Так оно и было. На следующий день ни в газетах, ни на радио, ни на телевидении вообще не появилось ни слова. А большие информационные агентства сочли сообщение о самоубийце, который выбросился из окна, не стоящим внимания. Да, в нашем государстве на этот счет все еще царил порядок.
Выдавив из меня все, что было можно, Кляйн и Рогге, поинтересовались, что я намерен делать дальше.
— Дождусь, когда Энгельгардт вернется из Хельсинки и поеду во Франкфурт начинать работать. Вы что-нибудь имеете против? — спросил я в глубоком убеждении, что они запретят мне написать хоть слово об этом скандальном деле. И еще я был убежден, что они затребуют все магнитофонные пленки и фотопленки Берти из Хельсинки.

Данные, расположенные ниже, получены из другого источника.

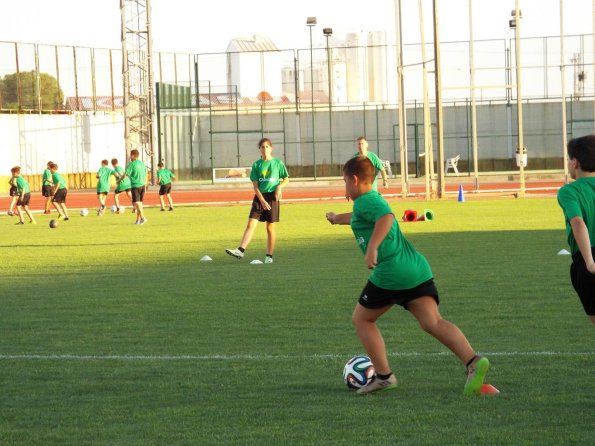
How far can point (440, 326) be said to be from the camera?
7465 millimetres

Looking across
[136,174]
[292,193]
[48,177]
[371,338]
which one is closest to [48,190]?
[48,177]

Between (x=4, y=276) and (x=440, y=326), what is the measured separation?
1111 centimetres

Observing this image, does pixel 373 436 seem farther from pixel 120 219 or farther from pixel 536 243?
pixel 120 219

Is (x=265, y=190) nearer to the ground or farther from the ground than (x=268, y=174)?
nearer to the ground

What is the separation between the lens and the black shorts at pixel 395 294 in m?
7.46

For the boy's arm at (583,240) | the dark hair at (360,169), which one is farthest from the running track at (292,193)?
the boy's arm at (583,240)

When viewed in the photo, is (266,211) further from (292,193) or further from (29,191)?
(292,193)

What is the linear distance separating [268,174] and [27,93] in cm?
4902

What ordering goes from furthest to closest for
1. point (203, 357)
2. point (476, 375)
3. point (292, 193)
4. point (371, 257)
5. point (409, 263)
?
point (292, 193) < point (203, 357) < point (409, 263) < point (476, 375) < point (371, 257)

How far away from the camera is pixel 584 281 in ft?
23.1

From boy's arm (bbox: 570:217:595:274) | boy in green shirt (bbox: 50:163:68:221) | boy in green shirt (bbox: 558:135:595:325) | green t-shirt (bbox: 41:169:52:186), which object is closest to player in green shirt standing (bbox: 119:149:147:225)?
boy in green shirt (bbox: 50:163:68:221)

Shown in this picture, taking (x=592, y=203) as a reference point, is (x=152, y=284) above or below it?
below

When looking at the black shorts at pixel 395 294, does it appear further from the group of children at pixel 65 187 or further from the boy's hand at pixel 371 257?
the group of children at pixel 65 187

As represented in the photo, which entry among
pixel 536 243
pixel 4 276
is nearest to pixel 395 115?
pixel 536 243
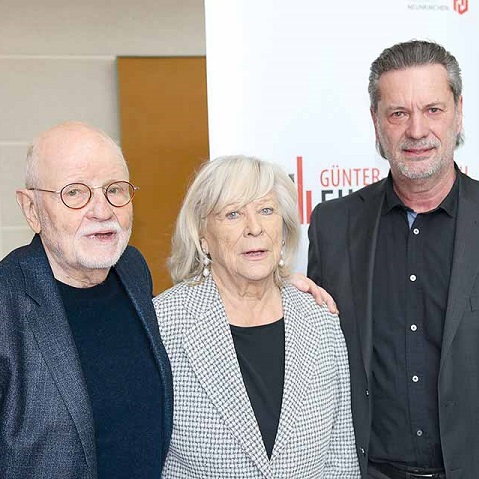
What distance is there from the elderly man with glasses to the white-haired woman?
0.11m

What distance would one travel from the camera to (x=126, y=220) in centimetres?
205

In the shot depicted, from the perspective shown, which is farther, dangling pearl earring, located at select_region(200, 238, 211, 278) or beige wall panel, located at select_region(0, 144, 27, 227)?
beige wall panel, located at select_region(0, 144, 27, 227)

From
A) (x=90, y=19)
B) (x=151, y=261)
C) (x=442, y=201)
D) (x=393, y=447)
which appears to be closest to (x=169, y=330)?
(x=393, y=447)

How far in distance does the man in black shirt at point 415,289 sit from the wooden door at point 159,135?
279 cm

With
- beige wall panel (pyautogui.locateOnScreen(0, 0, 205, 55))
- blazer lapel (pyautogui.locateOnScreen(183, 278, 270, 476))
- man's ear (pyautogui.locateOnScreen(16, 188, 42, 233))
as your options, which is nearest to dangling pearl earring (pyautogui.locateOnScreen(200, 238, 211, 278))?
blazer lapel (pyautogui.locateOnScreen(183, 278, 270, 476))

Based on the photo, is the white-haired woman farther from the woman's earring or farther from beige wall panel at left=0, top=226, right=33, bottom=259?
beige wall panel at left=0, top=226, right=33, bottom=259

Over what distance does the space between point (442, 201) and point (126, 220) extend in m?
1.00

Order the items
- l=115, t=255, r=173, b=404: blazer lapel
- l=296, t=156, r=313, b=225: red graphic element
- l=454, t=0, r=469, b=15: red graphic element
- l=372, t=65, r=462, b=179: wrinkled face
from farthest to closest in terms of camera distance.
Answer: l=454, t=0, r=469, b=15: red graphic element < l=296, t=156, r=313, b=225: red graphic element < l=372, t=65, r=462, b=179: wrinkled face < l=115, t=255, r=173, b=404: blazer lapel

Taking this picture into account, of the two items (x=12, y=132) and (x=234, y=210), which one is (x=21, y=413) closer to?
(x=234, y=210)

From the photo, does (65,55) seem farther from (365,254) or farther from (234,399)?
(234,399)

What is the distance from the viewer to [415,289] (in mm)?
2357

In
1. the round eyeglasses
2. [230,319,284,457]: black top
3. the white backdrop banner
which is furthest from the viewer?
the white backdrop banner

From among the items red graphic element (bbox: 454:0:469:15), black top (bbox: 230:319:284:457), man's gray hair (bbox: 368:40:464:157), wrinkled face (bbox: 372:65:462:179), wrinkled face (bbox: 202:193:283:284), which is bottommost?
black top (bbox: 230:319:284:457)

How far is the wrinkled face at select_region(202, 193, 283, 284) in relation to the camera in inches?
89.6
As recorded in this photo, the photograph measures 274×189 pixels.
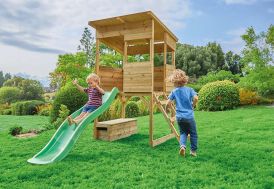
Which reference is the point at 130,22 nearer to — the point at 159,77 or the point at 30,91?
the point at 159,77

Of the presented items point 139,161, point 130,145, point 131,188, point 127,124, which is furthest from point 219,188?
point 127,124

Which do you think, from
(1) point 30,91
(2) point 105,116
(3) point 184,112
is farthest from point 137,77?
(1) point 30,91

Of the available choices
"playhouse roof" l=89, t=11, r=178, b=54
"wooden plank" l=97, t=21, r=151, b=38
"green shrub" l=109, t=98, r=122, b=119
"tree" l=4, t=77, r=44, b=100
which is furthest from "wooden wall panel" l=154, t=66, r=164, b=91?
"tree" l=4, t=77, r=44, b=100

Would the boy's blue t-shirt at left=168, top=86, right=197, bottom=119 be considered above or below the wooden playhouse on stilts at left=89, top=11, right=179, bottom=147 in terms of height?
below

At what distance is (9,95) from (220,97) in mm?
27201

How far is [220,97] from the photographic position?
18.6 metres

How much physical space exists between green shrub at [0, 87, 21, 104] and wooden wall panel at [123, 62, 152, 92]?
3078 centimetres

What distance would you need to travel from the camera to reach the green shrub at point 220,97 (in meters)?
18.5

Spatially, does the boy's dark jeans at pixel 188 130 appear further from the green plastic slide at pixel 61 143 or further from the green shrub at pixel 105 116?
the green shrub at pixel 105 116

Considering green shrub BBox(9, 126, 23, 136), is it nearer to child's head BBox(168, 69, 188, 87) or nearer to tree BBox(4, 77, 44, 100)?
child's head BBox(168, 69, 188, 87)

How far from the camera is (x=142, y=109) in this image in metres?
19.0

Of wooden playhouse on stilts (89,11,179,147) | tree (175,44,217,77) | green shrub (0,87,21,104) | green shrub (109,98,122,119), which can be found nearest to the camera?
wooden playhouse on stilts (89,11,179,147)

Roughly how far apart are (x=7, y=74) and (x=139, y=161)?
94484 mm

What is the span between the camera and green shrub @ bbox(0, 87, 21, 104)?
36.6 metres
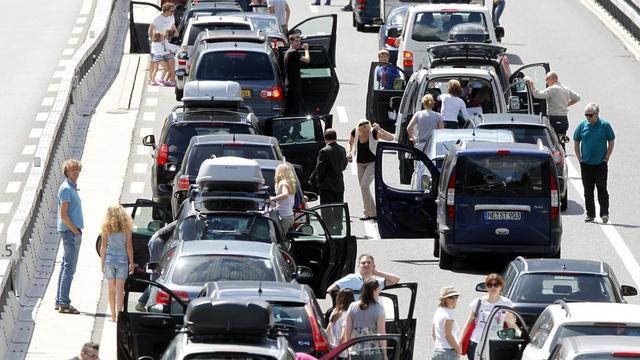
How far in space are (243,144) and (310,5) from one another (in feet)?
83.0

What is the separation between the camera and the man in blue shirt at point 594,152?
27.0m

Ничего подобного! Оба только покивали с улыбкой и сообщили мне, что только выполняют свой долг, хотя и вынуждены заниматься делом, которое не входит в их компетенцию. И что я им в высшей степени симпатичен.
— Так что, я могу ехать? И забрать девочку с собой? И писать?
— Ради Бога, — ответил Кляйн. — Мы уже как-то сказали, что вовсе не враги вам, и мешать вашей работе не входит в наши планы. Это дело должно стать достоянием общественности. Так что пишите, пишите, господин Роланд. Только никаких официальных заявлений!
Я ничего не понимал.
— У вас такие могущественные друзья! — сказал Рогге.
Теперь до меня дошло. И все-таки все это было несколько странно. Мне вспомнилось, как Виктор Ларжан сказал, что из этого репортажа не будет опубликовано ни строчки, а утром намеревался предоставить мне договор и чек от американского издательства. О приятном пожилом господине из Кельна я тоже вспомнил. А потом решил, что должен срочно, очень срочно позвонить в свое издательство.
Но прошел еще целый час, пока «братишки», наконец, не оставили меня в покое. Я заглянул в спальню. Ирина заснула прямо при свете. Она спала спокойно и дышала ровно. Я укрыл ее, выключил свет, взял свое пальто и покинул апартаменты, в которых теперь весь ковер был заляпан следами от грязных ботинок. Я запер номер и спустился в холл. До стойки ночного портье Хайнце из бара доносилась музыка. Был включен магнитофон.
В этом «Клубе 88» мне больше нельзя было появляться. Я попросил Хайнце вызвать мне такси. Он отреагировал с прямо-таки враждебной формальностью, это он, которого я так давно и хорошо знал.